Grants or Gifts Relating to Women in Higher Education

Here is this week’s news of grants and gifts that may be of particular interest to women in higher education.

The College of William and Mary in Williamsburg, Virginia, will lead a $998,053 grant project funded by the National Science Foundation to examine the systemic biases that undermine the efforts of women to advance to full professor of information technology at colleges and universities. In partnership with the Association for Information Systems, the team will conduct research and develop best practices for identifying and mitigating barriers to women’s promotion to full professor. In the United States, women make up only about 20 percent of full professors in information technology. Eleanor Loiacono, associate professor at the College of William and Mary is the principal investigator.

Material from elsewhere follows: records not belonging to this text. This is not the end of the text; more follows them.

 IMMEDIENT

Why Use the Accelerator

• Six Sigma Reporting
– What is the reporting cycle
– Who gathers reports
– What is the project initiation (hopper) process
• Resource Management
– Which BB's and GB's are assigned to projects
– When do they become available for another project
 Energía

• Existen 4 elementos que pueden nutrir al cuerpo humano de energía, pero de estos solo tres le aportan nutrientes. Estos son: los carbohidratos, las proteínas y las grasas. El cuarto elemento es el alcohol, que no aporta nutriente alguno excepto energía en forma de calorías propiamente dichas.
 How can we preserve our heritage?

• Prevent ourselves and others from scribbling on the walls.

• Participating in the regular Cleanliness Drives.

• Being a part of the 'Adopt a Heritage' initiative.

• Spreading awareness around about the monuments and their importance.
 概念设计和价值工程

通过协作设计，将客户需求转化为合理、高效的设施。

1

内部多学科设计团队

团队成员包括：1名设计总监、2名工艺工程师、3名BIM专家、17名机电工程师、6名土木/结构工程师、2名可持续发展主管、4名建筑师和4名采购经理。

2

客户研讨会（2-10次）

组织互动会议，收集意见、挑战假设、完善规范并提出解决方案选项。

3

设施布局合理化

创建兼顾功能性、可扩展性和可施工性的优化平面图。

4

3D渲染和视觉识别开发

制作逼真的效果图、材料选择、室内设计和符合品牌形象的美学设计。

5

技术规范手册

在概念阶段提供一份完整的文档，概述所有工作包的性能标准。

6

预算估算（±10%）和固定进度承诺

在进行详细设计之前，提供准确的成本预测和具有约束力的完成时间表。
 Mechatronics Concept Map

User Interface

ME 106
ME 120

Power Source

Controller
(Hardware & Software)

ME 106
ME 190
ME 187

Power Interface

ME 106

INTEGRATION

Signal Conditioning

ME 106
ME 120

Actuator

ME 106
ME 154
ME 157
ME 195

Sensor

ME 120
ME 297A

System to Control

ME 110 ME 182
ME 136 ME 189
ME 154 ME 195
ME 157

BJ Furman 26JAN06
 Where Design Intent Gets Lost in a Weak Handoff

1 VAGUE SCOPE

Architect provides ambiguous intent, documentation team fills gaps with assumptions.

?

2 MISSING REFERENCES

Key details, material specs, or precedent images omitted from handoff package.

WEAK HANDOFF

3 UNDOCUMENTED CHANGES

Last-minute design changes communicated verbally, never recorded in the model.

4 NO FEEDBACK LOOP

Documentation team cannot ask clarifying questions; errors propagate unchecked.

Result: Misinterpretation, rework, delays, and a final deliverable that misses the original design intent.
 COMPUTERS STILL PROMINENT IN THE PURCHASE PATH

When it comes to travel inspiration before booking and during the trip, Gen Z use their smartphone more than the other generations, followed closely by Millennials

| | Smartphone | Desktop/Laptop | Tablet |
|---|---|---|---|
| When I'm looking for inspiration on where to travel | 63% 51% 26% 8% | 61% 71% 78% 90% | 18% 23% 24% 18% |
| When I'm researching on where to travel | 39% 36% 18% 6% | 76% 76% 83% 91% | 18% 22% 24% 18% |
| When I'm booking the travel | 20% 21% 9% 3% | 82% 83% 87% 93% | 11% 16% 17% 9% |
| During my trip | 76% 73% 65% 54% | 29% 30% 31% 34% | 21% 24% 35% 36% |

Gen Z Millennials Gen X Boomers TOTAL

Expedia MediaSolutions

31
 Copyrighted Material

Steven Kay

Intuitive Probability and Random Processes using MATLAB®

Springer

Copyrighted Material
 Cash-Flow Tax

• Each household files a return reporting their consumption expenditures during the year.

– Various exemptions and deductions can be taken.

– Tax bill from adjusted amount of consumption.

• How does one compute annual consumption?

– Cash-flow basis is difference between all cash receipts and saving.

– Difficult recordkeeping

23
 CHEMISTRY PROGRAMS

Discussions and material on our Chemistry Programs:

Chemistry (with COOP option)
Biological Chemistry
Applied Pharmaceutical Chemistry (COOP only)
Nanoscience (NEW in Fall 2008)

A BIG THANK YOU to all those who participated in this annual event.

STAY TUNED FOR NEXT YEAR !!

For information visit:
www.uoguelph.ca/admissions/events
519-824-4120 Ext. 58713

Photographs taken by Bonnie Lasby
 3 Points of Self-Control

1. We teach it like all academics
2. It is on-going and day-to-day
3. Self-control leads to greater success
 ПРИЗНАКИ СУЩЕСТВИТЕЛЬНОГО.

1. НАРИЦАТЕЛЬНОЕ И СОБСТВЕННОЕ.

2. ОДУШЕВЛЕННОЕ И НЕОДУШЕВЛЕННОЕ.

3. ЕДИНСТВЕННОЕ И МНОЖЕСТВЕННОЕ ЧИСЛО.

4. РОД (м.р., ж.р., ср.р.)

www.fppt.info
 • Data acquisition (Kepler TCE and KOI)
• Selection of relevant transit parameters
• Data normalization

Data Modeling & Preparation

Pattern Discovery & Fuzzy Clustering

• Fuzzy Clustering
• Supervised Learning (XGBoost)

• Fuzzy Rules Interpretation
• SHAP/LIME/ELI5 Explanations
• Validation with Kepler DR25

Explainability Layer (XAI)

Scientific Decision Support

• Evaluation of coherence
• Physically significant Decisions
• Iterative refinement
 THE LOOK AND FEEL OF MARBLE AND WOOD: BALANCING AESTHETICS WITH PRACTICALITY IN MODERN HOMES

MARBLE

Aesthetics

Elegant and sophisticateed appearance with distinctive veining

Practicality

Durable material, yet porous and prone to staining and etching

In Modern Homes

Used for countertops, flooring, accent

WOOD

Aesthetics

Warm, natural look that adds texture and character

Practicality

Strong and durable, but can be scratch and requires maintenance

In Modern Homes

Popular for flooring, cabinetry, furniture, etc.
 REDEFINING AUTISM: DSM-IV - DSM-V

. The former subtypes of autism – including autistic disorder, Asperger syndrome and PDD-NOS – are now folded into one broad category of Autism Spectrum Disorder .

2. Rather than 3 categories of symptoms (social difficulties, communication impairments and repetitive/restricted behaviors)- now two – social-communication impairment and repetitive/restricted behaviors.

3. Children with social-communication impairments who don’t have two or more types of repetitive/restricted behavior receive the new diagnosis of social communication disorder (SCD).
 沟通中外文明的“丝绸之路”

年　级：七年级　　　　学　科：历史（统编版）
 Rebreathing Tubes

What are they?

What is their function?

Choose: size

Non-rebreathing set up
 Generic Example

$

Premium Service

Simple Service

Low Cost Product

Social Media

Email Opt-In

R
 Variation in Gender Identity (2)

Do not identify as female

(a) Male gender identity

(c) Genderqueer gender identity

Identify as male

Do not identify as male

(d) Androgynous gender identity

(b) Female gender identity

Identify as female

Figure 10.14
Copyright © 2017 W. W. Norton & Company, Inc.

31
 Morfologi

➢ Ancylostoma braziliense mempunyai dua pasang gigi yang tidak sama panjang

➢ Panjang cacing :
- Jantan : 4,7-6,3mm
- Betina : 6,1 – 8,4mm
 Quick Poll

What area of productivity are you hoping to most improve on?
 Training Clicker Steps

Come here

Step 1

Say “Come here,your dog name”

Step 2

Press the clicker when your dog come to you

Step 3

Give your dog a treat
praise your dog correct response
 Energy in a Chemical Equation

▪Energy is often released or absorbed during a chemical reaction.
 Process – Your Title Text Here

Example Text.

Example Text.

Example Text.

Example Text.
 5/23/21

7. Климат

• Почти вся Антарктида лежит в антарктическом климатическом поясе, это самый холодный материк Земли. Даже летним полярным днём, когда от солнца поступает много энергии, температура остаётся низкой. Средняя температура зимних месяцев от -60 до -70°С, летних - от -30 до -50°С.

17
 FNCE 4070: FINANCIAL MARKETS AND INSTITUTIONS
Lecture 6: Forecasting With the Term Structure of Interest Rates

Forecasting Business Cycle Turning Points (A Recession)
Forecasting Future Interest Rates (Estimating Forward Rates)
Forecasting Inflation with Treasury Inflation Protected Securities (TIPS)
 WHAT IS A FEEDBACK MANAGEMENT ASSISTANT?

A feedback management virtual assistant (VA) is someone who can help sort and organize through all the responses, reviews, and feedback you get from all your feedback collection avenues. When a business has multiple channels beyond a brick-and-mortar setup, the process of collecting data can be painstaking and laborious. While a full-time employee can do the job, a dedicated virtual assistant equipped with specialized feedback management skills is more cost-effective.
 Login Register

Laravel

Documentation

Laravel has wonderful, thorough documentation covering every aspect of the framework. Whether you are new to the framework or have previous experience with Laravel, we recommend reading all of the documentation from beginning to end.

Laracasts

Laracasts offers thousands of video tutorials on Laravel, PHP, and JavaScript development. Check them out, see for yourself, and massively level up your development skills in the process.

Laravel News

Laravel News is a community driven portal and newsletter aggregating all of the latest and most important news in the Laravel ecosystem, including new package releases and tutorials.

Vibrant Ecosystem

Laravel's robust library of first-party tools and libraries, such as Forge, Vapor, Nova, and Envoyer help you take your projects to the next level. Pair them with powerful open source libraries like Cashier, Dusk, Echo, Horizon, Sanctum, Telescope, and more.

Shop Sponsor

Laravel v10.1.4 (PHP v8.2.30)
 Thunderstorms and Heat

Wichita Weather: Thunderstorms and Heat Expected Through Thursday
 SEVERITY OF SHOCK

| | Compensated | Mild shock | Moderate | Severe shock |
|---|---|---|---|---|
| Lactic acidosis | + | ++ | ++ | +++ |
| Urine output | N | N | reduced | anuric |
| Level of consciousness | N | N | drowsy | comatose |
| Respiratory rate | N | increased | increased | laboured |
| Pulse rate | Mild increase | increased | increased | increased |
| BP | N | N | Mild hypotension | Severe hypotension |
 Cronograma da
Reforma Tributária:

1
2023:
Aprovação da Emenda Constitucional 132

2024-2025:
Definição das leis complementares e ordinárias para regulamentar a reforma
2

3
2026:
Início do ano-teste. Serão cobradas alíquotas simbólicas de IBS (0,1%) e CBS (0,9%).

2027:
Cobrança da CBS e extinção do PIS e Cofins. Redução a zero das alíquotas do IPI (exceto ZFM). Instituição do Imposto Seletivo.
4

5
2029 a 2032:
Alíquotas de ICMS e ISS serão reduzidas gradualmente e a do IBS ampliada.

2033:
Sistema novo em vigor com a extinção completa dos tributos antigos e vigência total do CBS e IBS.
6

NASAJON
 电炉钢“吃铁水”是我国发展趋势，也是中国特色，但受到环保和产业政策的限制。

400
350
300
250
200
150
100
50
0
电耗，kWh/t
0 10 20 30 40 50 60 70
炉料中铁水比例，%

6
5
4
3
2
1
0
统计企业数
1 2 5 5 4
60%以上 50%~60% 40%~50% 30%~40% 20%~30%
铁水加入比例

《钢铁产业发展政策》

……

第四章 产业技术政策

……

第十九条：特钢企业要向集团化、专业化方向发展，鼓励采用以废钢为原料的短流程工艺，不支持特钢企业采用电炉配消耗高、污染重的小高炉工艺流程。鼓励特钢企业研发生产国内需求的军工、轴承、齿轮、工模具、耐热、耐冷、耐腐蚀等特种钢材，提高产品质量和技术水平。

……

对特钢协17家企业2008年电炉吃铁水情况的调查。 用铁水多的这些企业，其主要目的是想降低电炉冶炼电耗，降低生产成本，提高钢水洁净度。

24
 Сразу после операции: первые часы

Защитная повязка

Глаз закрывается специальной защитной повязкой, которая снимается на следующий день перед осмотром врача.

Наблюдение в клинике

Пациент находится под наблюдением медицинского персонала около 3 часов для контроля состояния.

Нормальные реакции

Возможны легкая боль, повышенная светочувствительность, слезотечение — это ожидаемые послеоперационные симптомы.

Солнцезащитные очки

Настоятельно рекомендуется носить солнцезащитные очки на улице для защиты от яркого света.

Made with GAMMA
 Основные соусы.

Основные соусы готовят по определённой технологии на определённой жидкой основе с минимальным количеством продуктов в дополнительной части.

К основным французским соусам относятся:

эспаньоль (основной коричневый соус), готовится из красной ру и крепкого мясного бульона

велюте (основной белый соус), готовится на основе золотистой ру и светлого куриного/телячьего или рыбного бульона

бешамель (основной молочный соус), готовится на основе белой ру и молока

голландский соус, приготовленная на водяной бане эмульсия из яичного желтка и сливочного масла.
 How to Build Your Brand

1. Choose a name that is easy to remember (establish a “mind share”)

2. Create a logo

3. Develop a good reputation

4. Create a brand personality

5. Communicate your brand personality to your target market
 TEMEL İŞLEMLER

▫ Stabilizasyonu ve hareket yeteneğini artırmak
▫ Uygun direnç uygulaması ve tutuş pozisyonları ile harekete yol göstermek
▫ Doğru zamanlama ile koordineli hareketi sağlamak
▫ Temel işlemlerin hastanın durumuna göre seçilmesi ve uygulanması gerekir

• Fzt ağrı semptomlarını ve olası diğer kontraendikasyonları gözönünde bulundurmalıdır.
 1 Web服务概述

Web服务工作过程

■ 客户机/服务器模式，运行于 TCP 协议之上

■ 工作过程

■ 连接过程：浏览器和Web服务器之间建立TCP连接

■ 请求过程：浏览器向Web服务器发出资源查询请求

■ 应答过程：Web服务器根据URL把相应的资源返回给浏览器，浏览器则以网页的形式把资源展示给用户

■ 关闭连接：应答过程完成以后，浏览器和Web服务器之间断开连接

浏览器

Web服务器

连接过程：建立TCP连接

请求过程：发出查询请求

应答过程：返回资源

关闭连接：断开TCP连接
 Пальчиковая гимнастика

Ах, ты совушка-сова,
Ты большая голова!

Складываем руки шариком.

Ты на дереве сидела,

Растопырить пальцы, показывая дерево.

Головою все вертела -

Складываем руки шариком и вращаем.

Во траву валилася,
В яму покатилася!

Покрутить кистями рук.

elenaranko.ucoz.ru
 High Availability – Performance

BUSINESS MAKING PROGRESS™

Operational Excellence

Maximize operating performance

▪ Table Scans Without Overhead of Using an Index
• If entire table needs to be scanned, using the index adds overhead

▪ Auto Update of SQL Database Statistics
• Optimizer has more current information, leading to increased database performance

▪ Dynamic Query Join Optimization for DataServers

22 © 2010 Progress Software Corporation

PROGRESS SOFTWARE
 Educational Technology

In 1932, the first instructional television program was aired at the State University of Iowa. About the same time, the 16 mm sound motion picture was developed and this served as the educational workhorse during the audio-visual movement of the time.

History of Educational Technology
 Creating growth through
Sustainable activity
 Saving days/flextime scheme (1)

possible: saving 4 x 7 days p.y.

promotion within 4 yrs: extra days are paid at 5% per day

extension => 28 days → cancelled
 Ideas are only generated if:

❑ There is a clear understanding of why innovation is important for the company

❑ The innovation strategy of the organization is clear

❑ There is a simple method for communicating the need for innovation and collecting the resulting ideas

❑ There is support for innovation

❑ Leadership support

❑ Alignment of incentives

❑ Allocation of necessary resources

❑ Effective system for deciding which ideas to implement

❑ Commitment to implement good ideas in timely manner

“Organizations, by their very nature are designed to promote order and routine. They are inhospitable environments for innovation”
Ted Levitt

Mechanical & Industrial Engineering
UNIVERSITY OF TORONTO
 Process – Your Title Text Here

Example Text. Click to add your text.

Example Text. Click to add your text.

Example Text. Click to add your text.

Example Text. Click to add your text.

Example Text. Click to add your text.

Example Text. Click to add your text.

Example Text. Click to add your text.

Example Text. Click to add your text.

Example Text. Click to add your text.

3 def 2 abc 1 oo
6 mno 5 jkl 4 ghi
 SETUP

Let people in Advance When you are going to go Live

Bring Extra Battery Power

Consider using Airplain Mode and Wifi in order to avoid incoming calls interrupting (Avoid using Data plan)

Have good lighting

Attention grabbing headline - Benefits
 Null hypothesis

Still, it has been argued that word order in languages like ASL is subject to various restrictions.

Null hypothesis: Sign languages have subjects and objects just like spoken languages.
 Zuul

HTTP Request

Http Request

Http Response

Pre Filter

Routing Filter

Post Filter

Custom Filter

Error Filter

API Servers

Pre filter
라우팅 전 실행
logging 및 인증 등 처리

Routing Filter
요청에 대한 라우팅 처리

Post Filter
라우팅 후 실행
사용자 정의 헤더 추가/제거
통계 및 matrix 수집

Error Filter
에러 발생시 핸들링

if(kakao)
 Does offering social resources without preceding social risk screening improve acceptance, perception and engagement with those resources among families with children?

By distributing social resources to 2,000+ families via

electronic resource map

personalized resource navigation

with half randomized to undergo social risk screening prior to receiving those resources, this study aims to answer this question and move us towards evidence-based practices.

The S.G. Atkins Community Development Corporation has been awarded a grant by the Small Business Administration to establish the Winston-Salem State University Women’s Business Center. The project will include the addition of a full-time program director for the Women’s Business Center to provide classes to the current incubator occupants and entrepreneurs in the community who are start-ups or existing businesses. The expansion will also promote access to SBA grant and loan programs, an advisory committee of mentors and resources to address barriers to economic mobility.

An anonymous donor has committed to a $5 million gift to Salem College, an educational institution for women in Winston-Salem, North Carolina, to support its groundbreaking Health Leadership transformation. (See WIAReport post.)The $5 million gift is the largest in the institution’s nearly 250-year history.